Mean annual total asthma costs were more than twice as high in the VPC group compared with NWC and WC groups (baseline: $7,846, $3,526, $3,766.44, respectively; month 12: $7,326, $2,959, $2,043, respectively; month 24: $8,879, $3,308, $1,861, respectively (all P < .001). Indirect costs accounted for approximately half the total asthma costs for VPC asthma patients at each time point. Significantly lower costs were observed for patients whose impairment status improved or temporarily improved from VPC after baseline.
The economic burden of severe or difficult-to-treat asthma in children is associated with VPC asthma and improvement in asthma control and is associated with reducing cost. Further attention to patients with poorly controlled asthma, through better management strategies or more effective medications, may significantly reduce this burden of illness.
尚未确定重度哮喘儿童哮喘相关损害的成本。
根据哮喘损害评估重度或治疗困难的哮喘儿童的哮喘成本负担。
纳入了在“哮喘的流行病学和自然史:结局和治疗方案研究”中年龄在 6 至 12 岁之间、基线时有可用数据(n=628)、第 12 个月(n=385)和第 24 个月(n=280)的儿童,对应于国家心肺血液研究所哮喘指南的损害域。根据非常未控制(VPC)、未控制(NWC)或控制(WC)对儿童进行分类,并进行横断面和纵向评估。根据直接(药物使用、非计划性就诊、急诊就诊、住院)和间接(上学/工作天数损失)哮喘成本评估基于哮喘的总成本均值。

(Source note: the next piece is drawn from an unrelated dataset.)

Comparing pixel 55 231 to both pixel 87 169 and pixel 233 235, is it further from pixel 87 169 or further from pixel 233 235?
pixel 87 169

与 NWC 和 WC 组相比,VPC 组的年平均总哮喘成本高出两倍多(基线:7846 美元、3526 美元、3766.44 美元;第 12 个月:7326 美元、2959 美元、2043 美元;第 24 个月:8879 美元、3308 美元、1861 美元;所有 P 值均<.001)。间接成本约占 VPC 哮喘患者在每个时间点的总哮喘成本的一半。与基线时 VPC 状态改善或暂时改善的患者相比,观察到成本显著降低。
儿童重度或治疗困难的哮喘的经济负担与 VPC 哮喘以及哮喘控制的改善相关,并与降低成本相关。通过更好的管理策略或更有效的药物,进一步关注控制不佳的哮喘患者,可能会显著降低这种疾病负担。